[Start DATA EXTRACT]

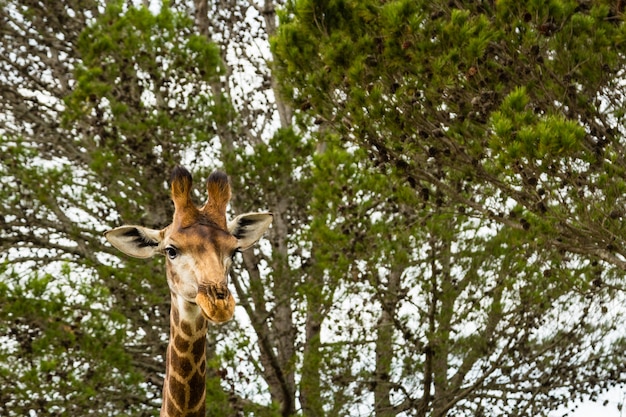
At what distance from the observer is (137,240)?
5.13 meters

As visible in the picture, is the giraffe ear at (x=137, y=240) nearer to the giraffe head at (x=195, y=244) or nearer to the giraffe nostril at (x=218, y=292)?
the giraffe head at (x=195, y=244)

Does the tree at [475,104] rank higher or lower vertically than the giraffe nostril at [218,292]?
higher

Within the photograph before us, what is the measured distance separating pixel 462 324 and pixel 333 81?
12.7 ft

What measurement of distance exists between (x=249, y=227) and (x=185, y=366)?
35.5 inches

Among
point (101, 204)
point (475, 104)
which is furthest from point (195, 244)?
point (101, 204)

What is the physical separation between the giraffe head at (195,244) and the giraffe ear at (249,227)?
0.04 ft

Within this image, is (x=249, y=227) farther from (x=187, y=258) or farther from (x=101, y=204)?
(x=101, y=204)

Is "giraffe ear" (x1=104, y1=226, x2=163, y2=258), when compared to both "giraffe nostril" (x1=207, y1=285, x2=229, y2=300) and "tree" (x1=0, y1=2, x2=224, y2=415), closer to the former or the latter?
"giraffe nostril" (x1=207, y1=285, x2=229, y2=300)

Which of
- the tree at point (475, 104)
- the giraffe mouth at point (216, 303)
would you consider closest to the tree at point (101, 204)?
the tree at point (475, 104)

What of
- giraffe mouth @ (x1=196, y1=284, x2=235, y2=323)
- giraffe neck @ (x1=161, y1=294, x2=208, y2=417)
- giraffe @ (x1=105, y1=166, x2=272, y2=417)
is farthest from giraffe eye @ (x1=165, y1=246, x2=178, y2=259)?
giraffe mouth @ (x1=196, y1=284, x2=235, y2=323)

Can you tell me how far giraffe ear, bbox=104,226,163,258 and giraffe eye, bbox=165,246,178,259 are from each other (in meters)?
0.35

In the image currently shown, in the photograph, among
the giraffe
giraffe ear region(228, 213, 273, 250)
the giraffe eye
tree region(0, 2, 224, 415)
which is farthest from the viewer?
tree region(0, 2, 224, 415)

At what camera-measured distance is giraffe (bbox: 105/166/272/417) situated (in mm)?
4574

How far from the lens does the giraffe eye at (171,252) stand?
4.70 meters
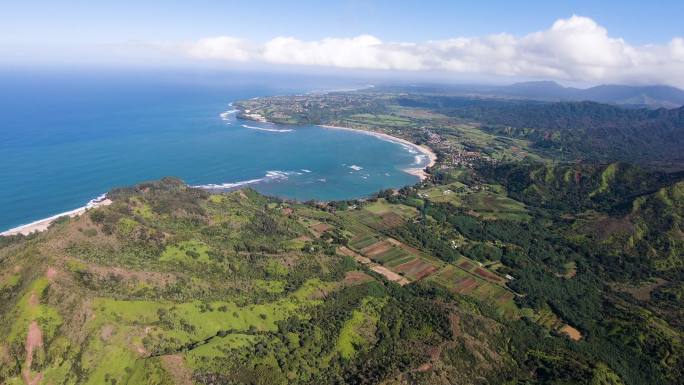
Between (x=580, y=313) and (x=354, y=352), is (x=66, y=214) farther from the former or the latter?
(x=580, y=313)

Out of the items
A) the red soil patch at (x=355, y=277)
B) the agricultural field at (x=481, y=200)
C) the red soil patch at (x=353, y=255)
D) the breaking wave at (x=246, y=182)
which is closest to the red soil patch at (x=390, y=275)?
the red soil patch at (x=353, y=255)

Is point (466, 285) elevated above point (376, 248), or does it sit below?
below

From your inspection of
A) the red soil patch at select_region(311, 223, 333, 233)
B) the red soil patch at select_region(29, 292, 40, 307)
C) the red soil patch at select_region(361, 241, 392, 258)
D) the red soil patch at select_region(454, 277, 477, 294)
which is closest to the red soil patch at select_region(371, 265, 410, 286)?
the red soil patch at select_region(361, 241, 392, 258)

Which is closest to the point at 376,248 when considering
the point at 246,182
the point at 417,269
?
the point at 417,269

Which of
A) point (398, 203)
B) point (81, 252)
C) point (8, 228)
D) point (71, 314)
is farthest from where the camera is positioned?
point (398, 203)

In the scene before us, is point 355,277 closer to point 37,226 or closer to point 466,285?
point 466,285

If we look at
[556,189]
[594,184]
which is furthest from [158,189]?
[594,184]

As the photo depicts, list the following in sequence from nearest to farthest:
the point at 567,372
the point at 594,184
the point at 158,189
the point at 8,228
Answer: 1. the point at 567,372
2. the point at 8,228
3. the point at 158,189
4. the point at 594,184
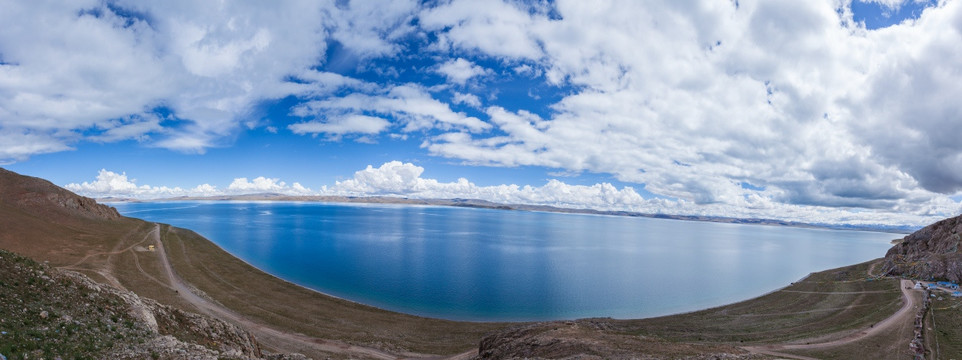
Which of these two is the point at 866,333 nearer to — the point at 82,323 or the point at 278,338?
the point at 278,338

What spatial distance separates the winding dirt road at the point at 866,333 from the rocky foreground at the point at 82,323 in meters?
40.6

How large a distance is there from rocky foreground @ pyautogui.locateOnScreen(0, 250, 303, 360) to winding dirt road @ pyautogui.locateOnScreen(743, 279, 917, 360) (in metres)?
40.6

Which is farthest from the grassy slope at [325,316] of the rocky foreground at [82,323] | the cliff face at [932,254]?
the cliff face at [932,254]

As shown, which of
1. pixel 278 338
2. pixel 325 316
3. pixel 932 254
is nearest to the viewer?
pixel 278 338

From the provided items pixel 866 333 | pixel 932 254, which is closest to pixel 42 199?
pixel 866 333

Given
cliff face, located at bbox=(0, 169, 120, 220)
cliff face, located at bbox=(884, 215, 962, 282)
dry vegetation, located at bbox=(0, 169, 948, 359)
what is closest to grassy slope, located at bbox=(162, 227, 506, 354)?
dry vegetation, located at bbox=(0, 169, 948, 359)

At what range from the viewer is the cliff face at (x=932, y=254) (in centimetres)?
5838

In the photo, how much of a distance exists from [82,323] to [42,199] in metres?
104

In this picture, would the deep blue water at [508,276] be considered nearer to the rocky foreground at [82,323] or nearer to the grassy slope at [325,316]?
the grassy slope at [325,316]

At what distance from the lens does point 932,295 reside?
4878 centimetres

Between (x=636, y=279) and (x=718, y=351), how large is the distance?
65.4 metres

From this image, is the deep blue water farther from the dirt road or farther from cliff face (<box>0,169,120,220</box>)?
cliff face (<box>0,169,120,220</box>)

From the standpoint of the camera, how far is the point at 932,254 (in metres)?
66.5

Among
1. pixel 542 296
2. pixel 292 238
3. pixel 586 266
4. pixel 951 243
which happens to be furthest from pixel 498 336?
pixel 292 238
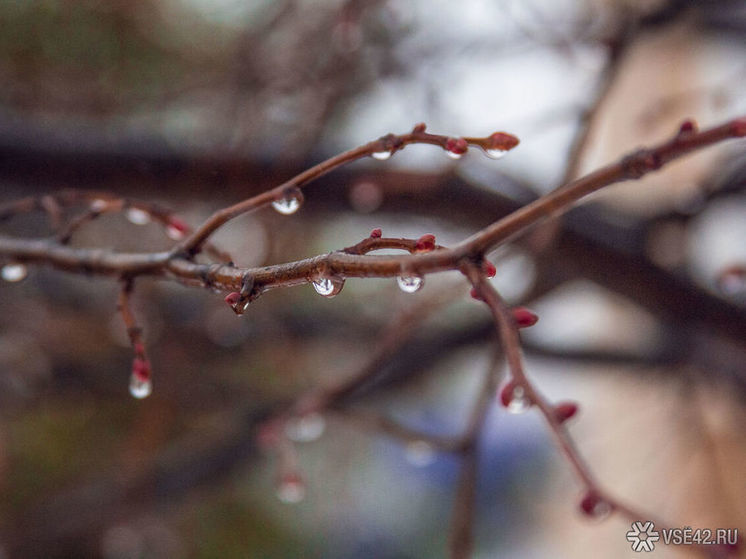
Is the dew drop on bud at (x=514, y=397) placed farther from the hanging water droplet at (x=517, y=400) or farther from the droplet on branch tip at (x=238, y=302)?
the droplet on branch tip at (x=238, y=302)

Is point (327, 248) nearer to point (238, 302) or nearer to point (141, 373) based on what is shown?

[End DATA EXTRACT]

THE EXERCISE: How do the lines from the one containing "to the former or the latter?" through the one containing "4.70 meters", inclusive, read once "giraffe eye" is renamed to "giraffe pupil" and nothing else changes?

RESPONSE BELOW:
Is "giraffe ear" (x1=104, y1=226, x2=163, y2=258), when compared to both "giraffe nostril" (x1=207, y1=285, x2=229, y2=300) and "tree" (x1=0, y1=2, x2=224, y2=415), closer to the former or the latter?
"giraffe nostril" (x1=207, y1=285, x2=229, y2=300)

Which of
- the tree at point (475, 104)
- the giraffe mouth at point (216, 303)
would you consider closest to the tree at point (101, 204)?
the tree at point (475, 104)

What of
- giraffe mouth @ (x1=196, y1=284, x2=235, y2=323)
- giraffe neck @ (x1=161, y1=294, x2=208, y2=417)
- giraffe @ (x1=105, y1=166, x2=272, y2=417)
is farthest from giraffe pupil @ (x1=165, y1=246, x2=178, y2=259)?
giraffe mouth @ (x1=196, y1=284, x2=235, y2=323)

Can you tell me how far giraffe ear, bbox=104,226,163,258 and giraffe pupil, bbox=165,246,178,259 are from each other (in meters)?
0.35

In the image currently shown, in the photograph, among
the giraffe
giraffe ear region(228, 213, 273, 250)
the giraffe pupil
tree region(0, 2, 224, 415)
which is farthest from the viewer?
tree region(0, 2, 224, 415)

At what camera-measured distance is giraffe (bbox: 105/166/272/417) situated (in mm)?
4574

How far from the lens does the giraffe pupil at (171,252) stand?
4.70 meters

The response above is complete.